■ Input for this task ■
== == ==

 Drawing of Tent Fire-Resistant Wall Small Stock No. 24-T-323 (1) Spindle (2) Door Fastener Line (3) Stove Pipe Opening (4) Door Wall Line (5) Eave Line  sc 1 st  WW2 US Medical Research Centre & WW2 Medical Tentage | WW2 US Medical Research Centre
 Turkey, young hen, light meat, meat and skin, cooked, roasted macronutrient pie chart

== == ==

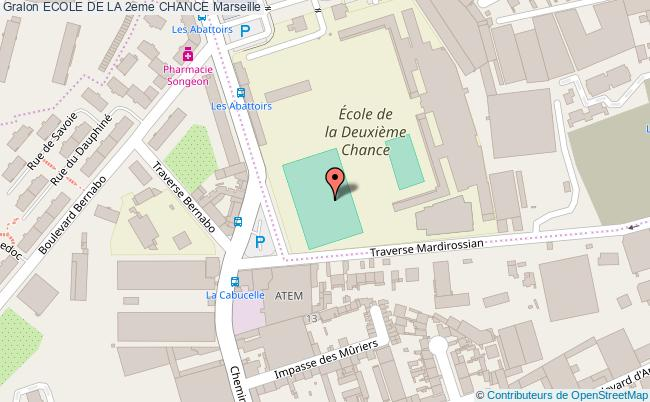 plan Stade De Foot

== == ==

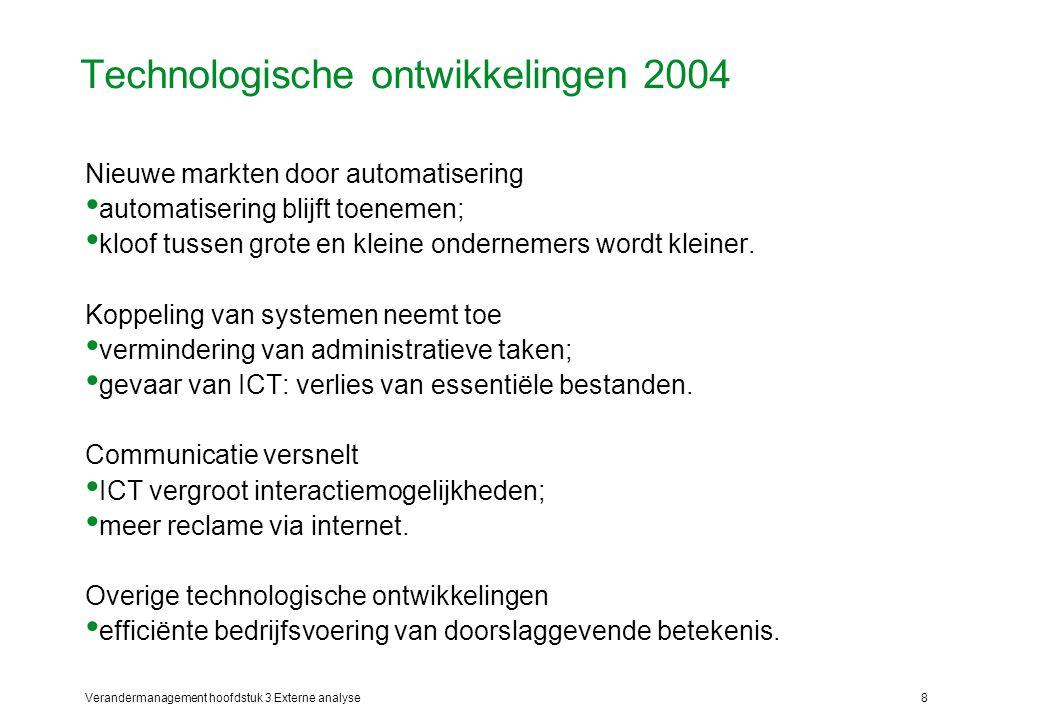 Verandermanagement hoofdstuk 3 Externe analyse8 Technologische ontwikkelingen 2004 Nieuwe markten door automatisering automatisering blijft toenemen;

== == ==

■ What to do ■
In the material above, locate the line containing "Drawing of Tent" and the line containing "Turkey, young hen, light". Transcribe exactly those two lines and every line between them, and nothing more.

■ Response to this exercise ■
 Drawing of Tent Fire-Resistant Wall Small Stock No. 24-T-323 (1) Spindle (2) Door Fastener Line (3) Stove Pipe Opening (4) Door Wall Line (5) Eave Line  sc 1 st  WW2 US Medical Research Centre & WW2 Medical Tentage | WW2 US Medical Research Centre
 Turkey, young hen, light meat, meat and skin, cooked, roasted macronutrient pie chart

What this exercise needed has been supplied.